Mike Royko: A straight talking columnist
The only way the late Chicago Tribune writer Mike Royko could ever be considered a saint is that he is the Patron Saint of columnists.
Mike Royko columns were syndicated in more than 600 newspapers across the country. He was a man of the common people and had a keen sense of justice. He was gritty, real and considered a plague on conniving or shady politicians or disreputable bureaucrats. His words were not always liked, but were always respected by most readers.

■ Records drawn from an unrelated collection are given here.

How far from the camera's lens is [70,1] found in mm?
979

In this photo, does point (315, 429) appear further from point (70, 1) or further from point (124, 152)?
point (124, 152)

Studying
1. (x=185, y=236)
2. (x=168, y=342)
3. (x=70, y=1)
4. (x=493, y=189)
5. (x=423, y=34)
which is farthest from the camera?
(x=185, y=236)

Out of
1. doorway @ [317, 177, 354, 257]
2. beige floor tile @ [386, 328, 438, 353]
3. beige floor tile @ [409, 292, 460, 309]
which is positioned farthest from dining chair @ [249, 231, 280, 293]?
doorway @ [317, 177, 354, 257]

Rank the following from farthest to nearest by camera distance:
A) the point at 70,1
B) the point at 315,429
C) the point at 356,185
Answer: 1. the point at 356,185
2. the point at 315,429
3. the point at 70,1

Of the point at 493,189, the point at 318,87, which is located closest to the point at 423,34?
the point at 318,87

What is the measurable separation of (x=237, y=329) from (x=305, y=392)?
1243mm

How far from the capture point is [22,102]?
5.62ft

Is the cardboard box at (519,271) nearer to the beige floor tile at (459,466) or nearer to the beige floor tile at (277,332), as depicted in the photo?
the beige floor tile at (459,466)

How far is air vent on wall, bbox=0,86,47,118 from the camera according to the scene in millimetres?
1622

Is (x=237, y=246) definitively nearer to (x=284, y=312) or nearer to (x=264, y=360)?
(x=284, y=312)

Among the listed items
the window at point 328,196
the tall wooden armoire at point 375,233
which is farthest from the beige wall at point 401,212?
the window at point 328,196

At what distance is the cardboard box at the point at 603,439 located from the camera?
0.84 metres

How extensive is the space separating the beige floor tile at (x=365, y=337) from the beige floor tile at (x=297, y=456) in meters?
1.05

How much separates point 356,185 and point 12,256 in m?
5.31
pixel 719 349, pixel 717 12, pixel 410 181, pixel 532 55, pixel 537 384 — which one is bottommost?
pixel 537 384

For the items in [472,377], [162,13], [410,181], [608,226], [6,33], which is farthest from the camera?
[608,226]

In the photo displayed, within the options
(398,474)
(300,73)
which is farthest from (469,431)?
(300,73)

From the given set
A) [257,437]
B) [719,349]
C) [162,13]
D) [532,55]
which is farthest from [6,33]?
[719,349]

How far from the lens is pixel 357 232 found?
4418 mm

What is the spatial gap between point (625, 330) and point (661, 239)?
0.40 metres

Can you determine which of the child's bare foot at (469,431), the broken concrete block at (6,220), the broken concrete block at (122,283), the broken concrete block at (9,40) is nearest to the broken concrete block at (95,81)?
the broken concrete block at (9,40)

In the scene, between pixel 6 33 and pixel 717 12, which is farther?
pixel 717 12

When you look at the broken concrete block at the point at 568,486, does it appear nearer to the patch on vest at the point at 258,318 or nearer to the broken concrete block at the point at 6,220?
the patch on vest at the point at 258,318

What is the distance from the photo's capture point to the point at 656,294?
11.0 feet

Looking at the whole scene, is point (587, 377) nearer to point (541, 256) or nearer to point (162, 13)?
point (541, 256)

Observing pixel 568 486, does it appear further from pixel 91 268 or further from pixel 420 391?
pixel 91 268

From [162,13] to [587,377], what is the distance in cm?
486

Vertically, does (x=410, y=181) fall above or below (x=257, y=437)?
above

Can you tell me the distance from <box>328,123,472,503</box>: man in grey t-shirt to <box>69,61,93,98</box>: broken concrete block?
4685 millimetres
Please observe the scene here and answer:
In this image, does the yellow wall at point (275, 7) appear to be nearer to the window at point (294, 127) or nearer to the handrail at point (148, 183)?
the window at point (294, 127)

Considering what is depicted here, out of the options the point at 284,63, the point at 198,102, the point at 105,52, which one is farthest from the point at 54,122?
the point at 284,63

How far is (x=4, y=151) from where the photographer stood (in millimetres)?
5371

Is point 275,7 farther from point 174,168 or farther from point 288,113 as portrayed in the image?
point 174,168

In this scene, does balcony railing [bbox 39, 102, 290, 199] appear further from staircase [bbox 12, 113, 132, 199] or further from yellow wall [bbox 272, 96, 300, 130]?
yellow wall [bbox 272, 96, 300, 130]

The conversation, if we can call it that, of today’s America, appears to be scrapping the bottom of the barrel of communication. Instead of self-restraining exchanges in politics, religion and social gatherings, there seems to be a spirit of one-up-man-ship. Calling each other names. Splitting hairs over inconsequential matters. Seeing the worst in anyone’s words or views (not our own), now rules the day.
In 1968, when the war in Vietnam was heating up, in the paddy fields there and the main streets here, the rhetoric could not be heard for its volume. Lots of heat but little light. Add to that the emerging civil rights movement led by Dr. Martin Luther King, Jr.
President Lyndon Baines Johnson wanted out. His announcement said it all: “I shall not seek, and I will not accept the nomination of my party for another term as your president.”
Mike Royko wrote a column that year which is as up-to-date as if it were written this morning. Here is an excerpt of that column from Richard Ciccone’s book “Royko.” Ciccone is a veteran Chicago newsman. Three paragraphs of a Royko column still timely after 43 years is re-printed in Ciccone’s book:
“Unrestrained hate has become the dominant emotion in this splintered country. Races hate, age groups hate, political extremists hate. And when they aren’t hating each other, they have been turning it on LBJ. He more than anyone else has felt it . . .
“Maybe he wasn’t the best President we might have had.
“But we sure as hell aren’t the best people a President has ever had.”
Royko found universal truths in the lives of the people of his Chicago. He took up their causes with a spicy, sarcastic, sardonic but always with his own wit and humor. For those who missed out on his five columns a week for more than 30 years, many are reprinted in book form, such as “Early Royko: Up Against it in Chicago,” “For the Love of Mike: More of The Best of Mike Royko” and “One More Time: The Best of Royko.”
“His columns could make a person laugh or cry, sympathize or agonize, but they were always a joy to read” – Polish American Journal.
Some of Royko’s quotes that will live forever:
“Hating the Yankees is as American as pizza pie, unwed mothers, and cheating on your income tax.”
“I never went to a John Wayne movie to find a philosophy to live by or to absorb a profound message. I went for the simple pleasure of spending a couple of hours seeing the bad guys lose.”
“It's been my policy to view the Internet not as an 'information highway,' but as an electronic asylum filled with babbling loonies.”
And now, 14 years after his death the ‘electronic asylum’ is filled with his babbling --- only of a much better quality – the quality of a saint who knew his way around.